◆ **TASK OBJECTIVE**
Every record should be copied exactly, except that pictures are to be omitted.

▶

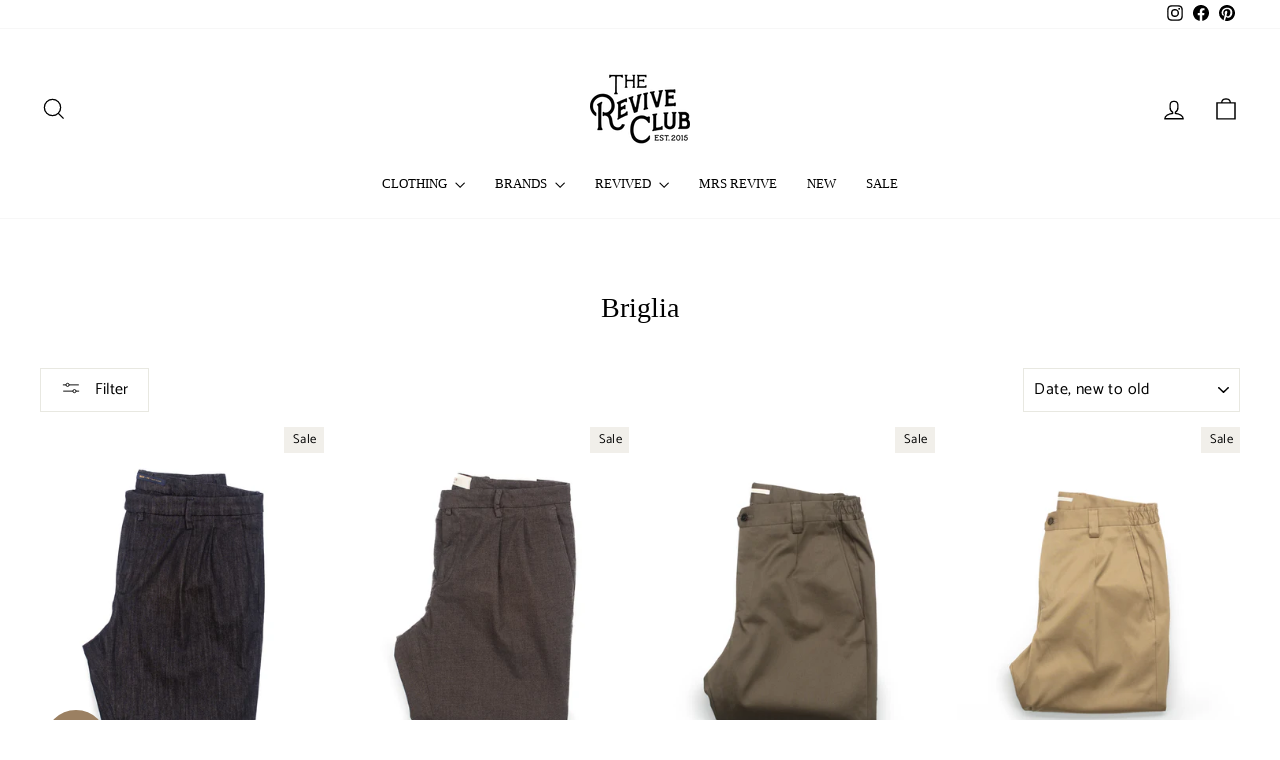

--- FILE ---
content_type: text/json
request_url: https://conf.config-security.com/model
body_size: 86
content:
{"title":"recommendation AI model (keras)","structure":"release_id=0x3f:2b:73:52:22:55:23:3e:39:4a:7a:44:53:39:4d:62:2f:2a:27:7b:51:71:53:43:36:7b:7c:26:40;keras;d6xq00wj0u7pdh8zsvkz99fusw59aaz1p7s6zi5gqjz1ap06naetaq65a0su1on9hj3aes7m","weights":"../weights/3f2b7352.h5","biases":"../biases/3f2b7352.h5"}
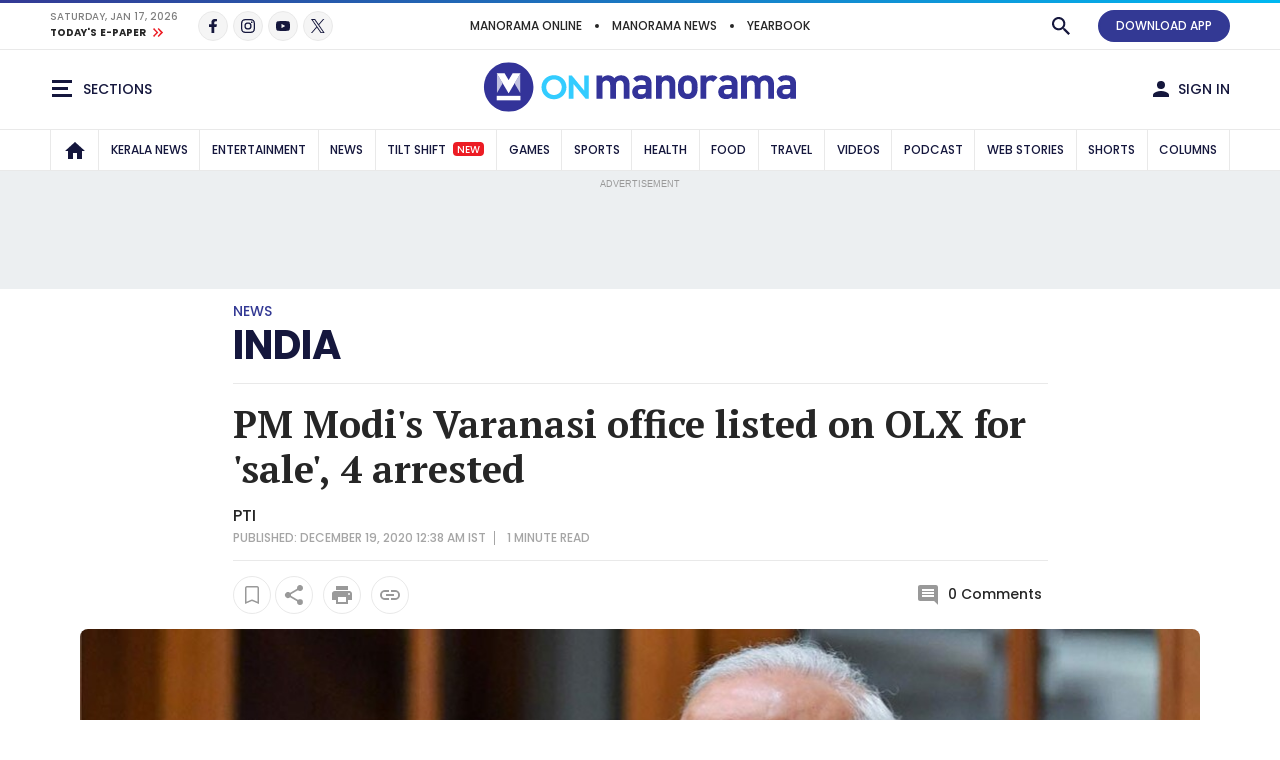

--- FILE ---
content_type: text/html; charset=utf-8
request_url: https://www.google.com/recaptcha/api2/aframe
body_size: 265
content:
<!DOCTYPE HTML><html><head><meta http-equiv="content-type" content="text/html; charset=UTF-8"></head><body><script nonce="87v6KpH3xHi1iVXH6niNow">/** Anti-fraud and anti-abuse applications only. See google.com/recaptcha */ try{var clients={'sodar':'https://pagead2.googlesyndication.com/pagead/sodar?'};window.addEventListener("message",function(a){try{if(a.source===window.parent){var b=JSON.parse(a.data);var c=clients[b['id']];if(c){var d=document.createElement('img');d.src=c+b['params']+'&rc='+(localStorage.getItem("rc::a")?sessionStorage.getItem("rc::b"):"");window.document.body.appendChild(d);sessionStorage.setItem("rc::e",parseInt(sessionStorage.getItem("rc::e")||0)+1);localStorage.setItem("rc::h",'1768612113011');}}}catch(b){}});window.parent.postMessage("_grecaptcha_ready", "*");}catch(b){}</script></body></html>

--- FILE ---
content_type: application/javascript
request_url: https://cdn.vuukle.com/cst.platform.js
body_size: 375
content:
"use strict";(self.webpackChunk=self.webpackChunk||[]).push([["984"],{7494:function(e,t,s){s.r(t),s.d(t,{default:()=>a});var o={i8:"3.61.15"};let a=class{comments;iframelessComments;emotes;powerbar;quiz;articleConfig;constructor(e,t,s,a,i,n){this.comments=e,this.iframelessComments=t,this.emotes=s,this.powerbar=a,this.quiz=i,this.articleConfig=n,this.availableLanguages=["ru","sr","de","no","es","zh","ko","it","ja","fr","kn","ms","id","hr","bs","fa","tr","zh-Hant","pt-br","vi","sq","ar","ro","hi","pa","he"],this.setFromJSON=(e,t)=>{let s=!1;if(e&&-1===this.availableLanguages.indexOf(e)&&!t){let t=e.substring(0,2);if(-1===this.availableLanguages.indexOf(t))return;s=!0}else if(!e)return;let a=new XMLHttpRequest;a.onreadystatechange=()=>{if(4===a.readyState&&200===a.status){let e=JSON.parse(a.responseText);this.comments&&this.articleConfig.comments.enabled&&e.comments&&this.comments.onLoad(t=>t.postMessage({customText:e.comments.customText},"*")),this.iframelessComments&&this.articleConfig.comments.enabled&&e.comments&&this.iframelessComments.onLoad(t=>t.dispatchEvent(new MessageEvent("message",{data:{customText:e.comments.customText}}))),this.comments&&this.articleConfig.comments.enabled&&e.modal&&(this.responseModal=e.modal,this.modal&&this.modal.onLoad(e=>e.postMessage({customText:this.responseModal.customText},"*"))),this.emotes&&this.articleConfig.emotes.enabled&&e.emotes&&this.emotes.onLoad(t=>t.postMessage({customText:e.emotes.customText},"*")),this.powerbar&&this.articleConfig.powerbar.enabled&&e.powerbar&&this.powerbar.forEach(t=>{t.onLoad(t=>t.postMessage({customText:e.powerbar.customText},"*"))}),this.quiz&&this.articleConfig.quiz.enabled&&e.quiz&&this.quiz.onLoad(t=>t.postMessage({customText:e.quiz.customText},"*"))}};let i="";i=this.articleConfig.customTranslationUrl?this.articleConfig.customTranslationUrl:`https://cdn.vuukle.com/widgets/translations/${s?e.substring(0,2):e}.json?version=${o.i8}`,a.open("GET",i),a.setRequestHeader("Content-Type","application/json"),a.send()},this.initializeModal=e=>{e&&(this.modal=e,this.modal.onLoad(e=>{this.responseModal&&e.postMessage({customText:this.responseModal.customText},"*")}))},this.articleConfig=n,"en"!==this.articleConfig.language||this.articleConfig.customTranslationUrl?this.setFromJSON(this.articleConfig.language,!!this.articleConfig.customTranslationUrl):document.documentElement.lang&&"en"!==document.documentElement.lang&&this.setFromJSON(document.documentElement.lang)}modal;responseModal;availableLanguages;setFromJSON;initializeModal}}}]);

--- FILE ---
content_type: application/javascript; charset=utf-8
request_url: https://fundingchoicesmessages.google.com/f/AGSKWxUZMMo6HyF2jYLkcMllN1ib08DeHO_S9R5TauJrLT2UwYervxee6bHL-93oxoeUu6-xkV0GcYqF-Uxy7bvep6VFuD1FbPvHTSp7WaRbzs9CdLLLUF8MwEKepQ54M-z8sNhHzA9_BUBffinHQwIXWuVLoKz447h2_jSTpU-qRwNGnnhvV-CBDn-Gv8RA/_?banner_id=/googima.js/eyewondermanagement./cashad2./modules_ads.
body_size: -1289
content:
window['78da7e55-553f-4dbb-bbac-d1cf5dff1b97'] = true;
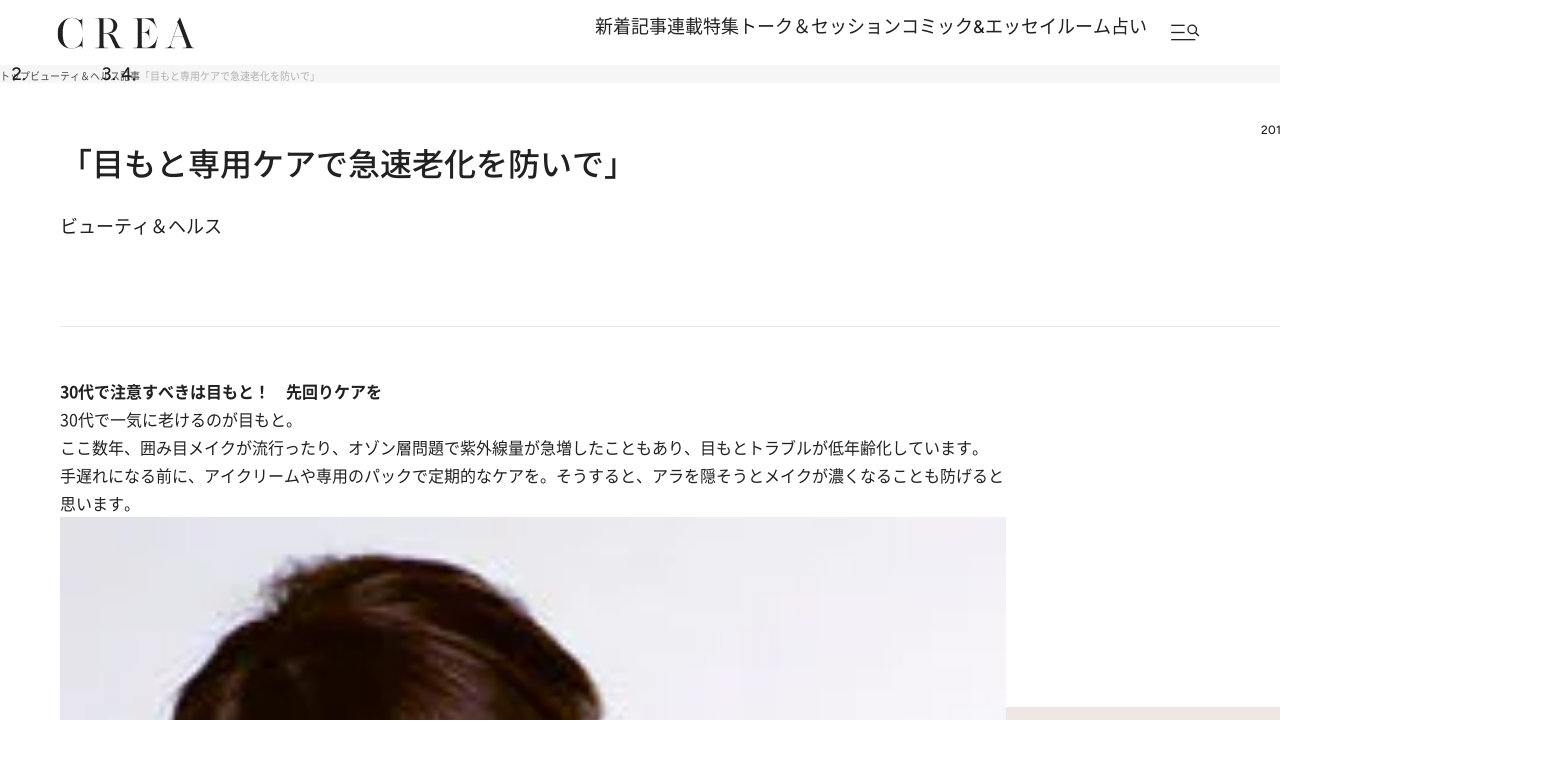

--- FILE ---
content_type: text/html; charset=utf-8
request_url: https://www.google.com/recaptcha/api2/aframe
body_size: 180
content:
<!DOCTYPE HTML><html><head><meta http-equiv="content-type" content="text/html; charset=UTF-8"></head><body><script nonce="Hy1gJ0KWS-fESiid9puyug">/** Anti-fraud and anti-abuse applications only. See google.com/recaptcha */ try{var clients={'sodar':'https://pagead2.googlesyndication.com/pagead/sodar?'};window.addEventListener("message",function(a){try{if(a.source===window.parent){var b=JSON.parse(a.data);var c=clients[b['id']];if(c){var d=document.createElement('img');d.src=c+b['params']+'&rc='+(localStorage.getItem("rc::a")?sessionStorage.getItem("rc::b"):"");window.document.body.appendChild(d);sessionStorage.setItem("rc::e",parseInt(sessionStorage.getItem("rc::e")||0)+1);localStorage.setItem("rc::h",'1769132490323');}}}catch(b){}});window.parent.postMessage("_grecaptcha_ready", "*");}catch(b){}</script></body></html>

--- FILE ---
content_type: application/javascript; charset=utf-8
request_url: https://fundingchoicesmessages.google.com/f/AGSKWxX20srxdnAWRDGdD7VDDMaBTscxAgclMm0VQduOw4p055vr8O46EgVGpt67VJdNiIWM3SQRCkRrAyw1yO2m-9tJI2m3sYi_dov2cabNA94UleKRSeJexb8QASNt3f_npPk7OPhKnsVc6gR3VNnDb_B4elZOG_ec7I_QgYb4XIdqZ33D8koh4XfpLlpr/_/google-adwords/728x90./qj-ads..ads.loader-/adtopcenter.
body_size: -1334
content:
window['bc3e1e5f-6b1d-4f46-85d7-6aa16cea0df1'] = true;

--- FILE ---
content_type: application/javascript
request_url: https://crea.bunshun.jp/op/analytics.js?domain=bunshun.jp
body_size: -95
content:
var ISMLIB=ISMLIB||{};ISMLIB.ismuc='ee5510d6-0889-463b-b13d-4a1144ce8b1a'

◀

◆ **FINISHED EXERCISE**
--- FILE ---
content_type: text/json
request_url: https://conf.config-security.com/model
body_size: 86
content:
{"title":"recommendation AI model (keras)","structure":"release_id=0x3f:2b:73:52:22:55:23:3e:39:4a:7a:44:53:39:4d:62:2f:2a:27:7b:51:71:53:43:36:7b:7c:26:40;keras;d6xq00wj0u7pdh8zsvkz99fusw59aaz1p7s6zi5gqjz1ap06naetaq65a0su1on9hj3aes7m","weights":"../weights/3f2b7352.h5","biases":"../biases/3f2b7352.h5"}

--- FILE ---
content_type: text/html; charset=utf-8
request_url: https://www.google.com/recaptcha/api2/aframe
body_size: 265
content:
<!DOCTYPE HTML><html><head><meta http-equiv="content-type" content="text/html; charset=UTF-8"></head><body><script nonce="87v6KpH3xHi1iVXH6niNow">/** Anti-fraud and anti-abuse applications only. See google.com/recaptcha */ try{var clients={'sodar':'https://pagead2.googlesyndication.com/pagead/sodar?'};window.addEventListener("message",function(a){try{if(a.source===window.parent){var b=JSON.parse(a.data);var c=clients[b['id']];if(c){var d=document.createElement('img');d.src=c+b['params']+'&rc='+(localStorage.getItem("rc::a")?sessionStorage.getItem("rc::b"):"");window.document.body.appendChild(d);sessionStorage.setItem("rc::e",parseInt(sessionStorage.getItem("rc::e")||0)+1);localStorage.setItem("rc::h",'1768612113011');}}}catch(b){}});window.parent.postMessage("_grecaptcha_ready", "*");}catch(b){}</script></body></html>

--- FILE ---
content_type: application/javascript
request_url: https://cdn.vuukle.com/cst.platform.js
body_size: 375
content:
"use strict";(self.webpackChunk=self.webpackChunk||[]).push([["984"],{7494:function(e,t,s){s.r(t),s.d(t,{default:()=>a});var o={i8:"3.61.15"};let a=class{comments;iframelessComments;emotes;powerbar;quiz;articleConfig;constructor(e,t,s,a,i,n){this.comments=e,this.iframelessComments=t,this.emotes=s,this.powerbar=a,this.quiz=i,this.articleConfig=n,this.availableLanguages=["ru","sr","de","no","es","zh","ko","it","ja","fr","kn","ms","id","hr","bs","fa","tr","zh-Hant","pt-br","vi","sq","ar","ro","hi","pa","he"],this.setFromJSON=(e,t)=>{let s=!1;if(e&&-1===this.availableLanguages.indexOf(e)&&!t){let t=e.substring(0,2);if(-1===this.availableLanguages.indexOf(t))return;s=!0}else if(!e)return;let a=new XMLHttpRequest;a.onreadystatechange=()=>{if(4===a.readyState&&200===a.status){let e=JSON.parse(a.responseText);this.comments&&this.articleConfig.comments.enabled&&e.comments&&this.comments.onLoad(t=>t.postMessage({customText:e.comments.customText},"*")),this.iframelessComments&&this.articleConfig.comments.enabled&&e.comments&&this.iframelessComments.onLoad(t=>t.dispatchEvent(new MessageEvent("message",{data:{customText:e.comments.customText}}))),this.comments&&this.articleConfig.comments.enabled&&e.modal&&(this.responseModal=e.modal,this.modal&&this.modal.onLoad(e=>e.postMessage({customText:this.responseModal.customText},"*"))),this.emotes&&this.articleConfig.emotes.enabled&&e.emotes&&this.emotes.onLoad(t=>t.postMessage({customText:e.emotes.customText},"*")),this.powerbar&&this.articleConfig.powerbar.enabled&&e.powerbar&&this.powerbar.forEach(t=>{t.onLoad(t=>t.postMessage({customText:e.powerbar.customText},"*"))}),this.quiz&&this.articleConfig.quiz.enabled&&e.quiz&&this.quiz.onLoad(t=>t.postMessage({customText:e.quiz.customText},"*"))}};let i="";i=this.articleConfig.customTranslationUrl?this.articleConfig.customTranslationUrl:`https://cdn.vuukle.com/widgets/translations/${s?e.substring(0,2):e}.json?version=${o.i8}`,a.open("GET",i),a.setRequestHeader("Content-Type","application/json"),a.send()},this.initializeModal=e=>{e&&(this.modal=e,this.modal.onLoad(e=>{this.responseModal&&e.postMessage({customText:this.responseModal.customText},"*")}))},this.articleConfig=n,"en"!==this.articleConfig.language||this.articleConfig.customTranslationUrl?this.setFromJSON(this.articleConfig.language,!!this.articleConfig.customTranslationUrl):document.documentElement.lang&&"en"!==document.documentElement.lang&&this.setFromJSON(document.documentElement.lang)}modal;responseModal;availableLanguages;setFromJSON;initializeModal}}}]);

--- FILE ---
content_type: application/javascript; charset=utf-8
request_url: https://fundingchoicesmessages.google.com/f/AGSKWxUZMMo6HyF2jYLkcMllN1ib08DeHO_S9R5TauJrLT2UwYervxee6bHL-93oxoeUu6-xkV0GcYqF-Uxy7bvep6VFuD1FbPvHTSp7WaRbzs9CdLLLUF8MwEKepQ54M-z8sNhHzA9_BUBffinHQwIXWuVLoKz447h2_jSTpU-qRwNGnnhvV-CBDn-Gv8RA/_?banner_id=/googima.js/eyewondermanagement./cashad2./modules_ads.
body_size: -1289
content:
window['78da7e55-553f-4dbb-bbac-d1cf5dff1b97'] = true;

--- FILE ---
content_type: text/html; charset=utf-8
request_url: https://www.google.com/recaptcha/api2/aframe
body_size: 180
content:
<!DOCTYPE HTML><html><head><meta http-equiv="content-type" content="text/html; charset=UTF-8"></head><body><script nonce="Hy1gJ0KWS-fESiid9puyug">/** Anti-fraud and anti-abuse applications only. See google.com/recaptcha */ try{var clients={'sodar':'https://pagead2.googlesyndication.com/pagead/sodar?'};window.addEventListener("message",function(a){try{if(a.source===window.parent){var b=JSON.parse(a.data);var c=clients[b['id']];if(c){var d=document.createElement('img');d.src=c+b['params']+'&rc='+(localStorage.getItem("rc::a")?sessionStorage.getItem("rc::b"):"");window.document.body.appendChild(d);sessionStorage.setItem("rc::e",parseInt(sessionStorage.getItem("rc::e")||0)+1);localStorage.setItem("rc::h",'1769132490323');}}}catch(b){}});window.parent.postMessage("_grecaptcha_ready", "*");}catch(b){}</script></body></html>

--- FILE ---
content_type: application/javascript; charset=utf-8
request_url: https://fundingchoicesmessages.google.com/f/AGSKWxX20srxdnAWRDGdD7VDDMaBTscxAgclMm0VQduOw4p055vr8O46EgVGpt67VJdNiIWM3SQRCkRrAyw1yO2m-9tJI2m3sYi_dov2cabNA94UleKRSeJexb8QASNt3f_npPk7OPhKnsVc6gR3VNnDb_B4elZOG_ec7I_QgYb4XIdqZ33D8koh4XfpLlpr/_/google-adwords/728x90./qj-ads..ads.loader-/adtopcenter.
body_size: -1334
content:
window['bc3e1e5f-6b1d-4f46-85d7-6aa16cea0df1'] = true;

--- FILE ---
content_type: application/javascript
request_url: https://crea.bunshun.jp/op/analytics.js?domain=bunshun.jp
body_size: -95
content:
var ISMLIB=ISMLIB||{};ISMLIB.ismuc='ee5510d6-0889-463b-b13d-4a1144ce8b1a'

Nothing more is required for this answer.